┌──
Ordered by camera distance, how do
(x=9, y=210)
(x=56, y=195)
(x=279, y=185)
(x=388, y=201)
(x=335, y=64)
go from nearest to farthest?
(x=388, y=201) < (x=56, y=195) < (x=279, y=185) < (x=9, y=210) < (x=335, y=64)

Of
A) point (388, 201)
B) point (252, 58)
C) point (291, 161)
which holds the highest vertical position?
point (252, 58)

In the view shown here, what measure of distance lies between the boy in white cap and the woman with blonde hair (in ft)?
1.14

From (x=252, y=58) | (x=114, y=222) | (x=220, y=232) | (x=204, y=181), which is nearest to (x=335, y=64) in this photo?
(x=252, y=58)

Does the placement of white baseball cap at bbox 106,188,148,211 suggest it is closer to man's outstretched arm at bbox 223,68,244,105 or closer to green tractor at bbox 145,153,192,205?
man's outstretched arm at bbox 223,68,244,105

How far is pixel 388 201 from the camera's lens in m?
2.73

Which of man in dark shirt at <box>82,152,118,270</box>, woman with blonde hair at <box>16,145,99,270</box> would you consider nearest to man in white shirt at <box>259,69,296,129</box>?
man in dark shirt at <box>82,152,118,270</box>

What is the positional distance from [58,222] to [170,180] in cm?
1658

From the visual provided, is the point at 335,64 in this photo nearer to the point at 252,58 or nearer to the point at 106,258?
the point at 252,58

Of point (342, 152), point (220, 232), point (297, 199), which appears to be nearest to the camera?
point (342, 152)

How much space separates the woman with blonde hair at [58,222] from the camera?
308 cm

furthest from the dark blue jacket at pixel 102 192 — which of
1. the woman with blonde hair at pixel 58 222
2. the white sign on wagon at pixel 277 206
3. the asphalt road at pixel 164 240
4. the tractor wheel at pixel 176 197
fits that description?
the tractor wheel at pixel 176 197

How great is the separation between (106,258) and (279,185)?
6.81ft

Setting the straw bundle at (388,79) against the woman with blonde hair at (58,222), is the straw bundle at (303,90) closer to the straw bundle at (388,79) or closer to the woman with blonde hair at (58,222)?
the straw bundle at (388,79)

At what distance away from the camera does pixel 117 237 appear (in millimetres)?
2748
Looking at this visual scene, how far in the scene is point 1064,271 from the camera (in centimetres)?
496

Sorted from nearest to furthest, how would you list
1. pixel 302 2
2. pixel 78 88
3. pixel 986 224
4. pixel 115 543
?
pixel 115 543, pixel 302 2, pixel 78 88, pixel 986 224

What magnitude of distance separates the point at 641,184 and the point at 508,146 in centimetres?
└──
Required task: Repeat the items word for word, from the line containing "Does the placement" through the end of the items, including both of those lines.

Problem solution:
Does the placement of white baseball cap at bbox 106,188,148,211 suggest it is closer to man's outstretched arm at bbox 223,68,244,105 or closer to green tractor at bbox 145,153,192,205?
man's outstretched arm at bbox 223,68,244,105

How far is pixel 388 201 from the camera's lens in m?
2.73

Which of man in dark shirt at <box>82,152,118,270</box>, woman with blonde hair at <box>16,145,99,270</box> would you consider nearest to man in white shirt at <box>259,69,296,129</box>?
man in dark shirt at <box>82,152,118,270</box>

What is the positional distance from [58,222] to [170,180] in cm?
1658

From the visual provided, is the point at 335,64 in this photo nearer to the point at 252,58 or nearer to the point at 106,258?
the point at 252,58

Of point (342, 152), point (220, 232), point (297, 199), which appears to be nearest to the camera?
point (342, 152)

How much space separates the woman with blonde hair at [58,222] from the camera?
308 cm

furthest from the dark blue jacket at pixel 102 192 — which of
1. the woman with blonde hair at pixel 58 222
2. the white sign on wagon at pixel 277 206
3. the asphalt road at pixel 164 240
4. the tractor wheel at pixel 176 197
fits that description?
the tractor wheel at pixel 176 197

How great is the separation between (106,258) and (279,185)?
6.81ft

Setting the straw bundle at (388,79) against the woman with blonde hair at (58,222), is the straw bundle at (303,90) closer to the straw bundle at (388,79) or closer to the woman with blonde hair at (58,222)?
the straw bundle at (388,79)

At what distance away from the camera does pixel 117 237 appear (in millimetres)?
2748
Looking at this visual scene, how far in the scene is point 1064,271 from the camera (in centimetres)?
496

Sorted from nearest to furthest, how would you list
1. pixel 302 2
2. pixel 78 88
3. pixel 986 224
4. pixel 115 543
?
pixel 115 543, pixel 302 2, pixel 78 88, pixel 986 224

What magnitude of distance separates the point at 641,184 and the point at 508,146 in centimetres?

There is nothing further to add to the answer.